My csection went great. The surgery aspect is nothing compared to the open pouch surgeries I had. They do not cut the abs, they simply slide them up a bit. It was a little more extensive recovery than my vaginal deliveries but we had prepared for the worst case recovery (had help lined up,etc) and it was so much better than that. 

I knew this baby would be my last so had I planned on more I would have factored that into my decision of section vs vaginal.

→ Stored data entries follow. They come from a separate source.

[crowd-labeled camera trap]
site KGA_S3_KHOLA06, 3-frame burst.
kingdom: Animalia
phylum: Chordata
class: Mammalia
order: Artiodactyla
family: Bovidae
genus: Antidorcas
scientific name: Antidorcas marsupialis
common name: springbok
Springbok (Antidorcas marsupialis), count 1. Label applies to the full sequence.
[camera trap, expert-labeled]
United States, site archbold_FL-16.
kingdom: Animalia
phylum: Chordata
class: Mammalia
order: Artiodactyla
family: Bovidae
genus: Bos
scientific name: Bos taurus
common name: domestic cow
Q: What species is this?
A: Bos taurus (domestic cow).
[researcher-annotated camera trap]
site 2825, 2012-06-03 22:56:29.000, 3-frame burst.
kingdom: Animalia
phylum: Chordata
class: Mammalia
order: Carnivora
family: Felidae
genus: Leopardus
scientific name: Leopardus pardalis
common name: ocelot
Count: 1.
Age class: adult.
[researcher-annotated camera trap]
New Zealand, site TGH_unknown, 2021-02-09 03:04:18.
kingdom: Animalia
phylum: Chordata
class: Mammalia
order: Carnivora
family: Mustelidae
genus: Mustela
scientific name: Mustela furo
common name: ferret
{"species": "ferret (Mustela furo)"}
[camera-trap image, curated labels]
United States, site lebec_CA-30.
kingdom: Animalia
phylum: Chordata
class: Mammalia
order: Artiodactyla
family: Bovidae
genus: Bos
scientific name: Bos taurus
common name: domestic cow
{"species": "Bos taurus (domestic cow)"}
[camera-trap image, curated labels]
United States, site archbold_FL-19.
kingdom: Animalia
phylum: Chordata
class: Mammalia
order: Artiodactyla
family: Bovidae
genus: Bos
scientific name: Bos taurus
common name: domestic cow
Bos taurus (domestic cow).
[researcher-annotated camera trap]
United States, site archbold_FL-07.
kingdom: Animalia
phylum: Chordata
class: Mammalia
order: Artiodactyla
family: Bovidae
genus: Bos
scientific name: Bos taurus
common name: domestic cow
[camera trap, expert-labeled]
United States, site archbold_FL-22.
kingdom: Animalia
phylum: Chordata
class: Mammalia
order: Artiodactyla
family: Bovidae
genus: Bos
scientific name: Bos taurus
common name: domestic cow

I’m getting notifications on this post too, so just to provide my own update: I had a second uncomplicated vaginal delivery in February of this year. Big factors for me were the fact that my colectomy and j-pouch surgeries were about 15 years ago and I haven’t had any real issues (besides pouchitis) since, and I plan to have more babies, so c-sections could get riskier. Both of my pregnancies have resulted from IVF due to my tubes/ovaries being in the wrong places after my colon surgeries. We’re lucky that IVF has been a relatively smooth process for us (only had to do 1 egg retrieval and now have embryos stored for any future transfers). 

I had both a vaginal birth and a c section prior to my jpouch surgery.  Here's my take on both.  I had to have a csection due to my oldest being too big for my body.  (Couldn't fit through the vaginal canal)  Baby measured normal and was 8 6 1/2 oz,  Average is considered 7 1/2 pounds.  So I was over a 1lb bigger and still measuring within reference.  Second baby was induced in order to have a vaginal birth (I had already had my jpouch surgery scheduled and would have had to postpone it for a month or so with csection).  Again, baby measuring average and 10 days early she came at 7 lbs 15 oz.  So again, bigger than normal.  The tears I had were extensive and while I deal with some leakage now I know if I wouldn't have had tears like that I would have more control.  


I personally wouldn't risk being incontinent with a vaginal birth.  I healed so quickly from the csection and truthfully it was not that bad.  I was a mess down below for over a month with the vaginal birth and things have never been the same.  


Yes you risk more adhesions but I'd rather deal with an adhesion than loss of control forever.